◆ Document extract:
I found an optimal strategy in this paper: http://www.rand.org/pubs/research_memoranda/2006/RM408.pdf

Let's call this Blotto's strategy.

enter image description here

Look at the diagram above. Any move you make can be represented by a point on the triangle. The strategy in the paper says to pick a point at random in the hexagon. Choose points closer to the edge of the hexagon with higher probability (0 probability for the center of the hexagon, and linearly scale up to the maximum probability at the hexagon outline. Every point on the hexagon outline has equal probability.)

This solution is for "continuous" Blotto, but I assume you are interested in the discrete case (dividing N troops into 3 groups). Applying Blotto's strategy to the discrete case works perfectly well, when N is a multiple of 3. For other values of N, I was able to make a small adjustment on the hexagon border that works very well, but not perfectly.

If there is a strategy that can defeat this one, there must be some static move which wins against Blotto's strategy. There is none, except for when N is not a multiple of 3, then it seems that a move on the line where the big triangle and hexagon meet (e.g. the move <0,.5,.5>) will win against Blotto's strategy slightly more than lose. For N=100, the difference seems to be less than 1%, and continues to shrink for larger N.

◆ Dataset entries:
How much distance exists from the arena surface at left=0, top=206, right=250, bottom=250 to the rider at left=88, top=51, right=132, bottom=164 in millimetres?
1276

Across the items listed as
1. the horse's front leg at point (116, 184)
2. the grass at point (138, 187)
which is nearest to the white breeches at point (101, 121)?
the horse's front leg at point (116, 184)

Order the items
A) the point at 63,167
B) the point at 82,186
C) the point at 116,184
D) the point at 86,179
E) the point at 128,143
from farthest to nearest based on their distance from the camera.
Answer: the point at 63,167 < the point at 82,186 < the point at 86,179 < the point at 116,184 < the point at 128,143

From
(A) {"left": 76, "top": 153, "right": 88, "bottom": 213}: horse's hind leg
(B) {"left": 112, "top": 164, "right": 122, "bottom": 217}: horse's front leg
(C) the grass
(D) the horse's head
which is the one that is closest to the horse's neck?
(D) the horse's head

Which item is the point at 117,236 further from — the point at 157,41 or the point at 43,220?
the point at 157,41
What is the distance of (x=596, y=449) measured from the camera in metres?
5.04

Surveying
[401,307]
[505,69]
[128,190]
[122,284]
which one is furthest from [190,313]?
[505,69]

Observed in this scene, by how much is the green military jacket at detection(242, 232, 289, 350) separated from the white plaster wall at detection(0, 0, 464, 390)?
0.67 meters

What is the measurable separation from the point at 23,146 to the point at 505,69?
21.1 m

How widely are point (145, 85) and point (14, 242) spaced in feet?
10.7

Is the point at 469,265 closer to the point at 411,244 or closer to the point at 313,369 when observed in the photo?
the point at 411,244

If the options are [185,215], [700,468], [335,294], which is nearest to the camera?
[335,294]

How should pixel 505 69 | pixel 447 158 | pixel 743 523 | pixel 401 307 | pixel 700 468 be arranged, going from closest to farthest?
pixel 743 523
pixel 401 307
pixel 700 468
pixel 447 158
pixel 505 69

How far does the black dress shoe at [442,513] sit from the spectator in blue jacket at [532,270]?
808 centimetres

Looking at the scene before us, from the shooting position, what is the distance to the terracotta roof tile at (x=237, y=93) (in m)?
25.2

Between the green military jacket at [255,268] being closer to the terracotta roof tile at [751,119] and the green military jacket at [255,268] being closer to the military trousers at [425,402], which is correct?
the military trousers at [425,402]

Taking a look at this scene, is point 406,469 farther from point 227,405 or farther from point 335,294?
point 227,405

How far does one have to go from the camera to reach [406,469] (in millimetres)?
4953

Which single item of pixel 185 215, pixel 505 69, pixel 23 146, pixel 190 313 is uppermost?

◆ Work to do:
(1) Answer these questions about the Blotto strategy text.
(a) In which shape does the strategy from the paper say to pick a point at random?
(b) For which values of N does applying Blotto's strategy to the discrete case work perfectly well?
(c) For N=100, how large does the difference seem to be?
(2) Echo the entries, starting with the line that contains "How far does one" and going on through the end of the entries.
The entries have no connection to the Blotto strategy text.

◆ Answers given:
(1)
(a) The hexagon.
(b) When N is a multiple of 3.
(c) Less than 1%.

(2)
How far does one have to go from the camera to reach [406,469] (in millimetres)?
4953

Which single item of pixel 185 215, pixel 505 69, pixel 23 146, pixel 190 313 is uppermost?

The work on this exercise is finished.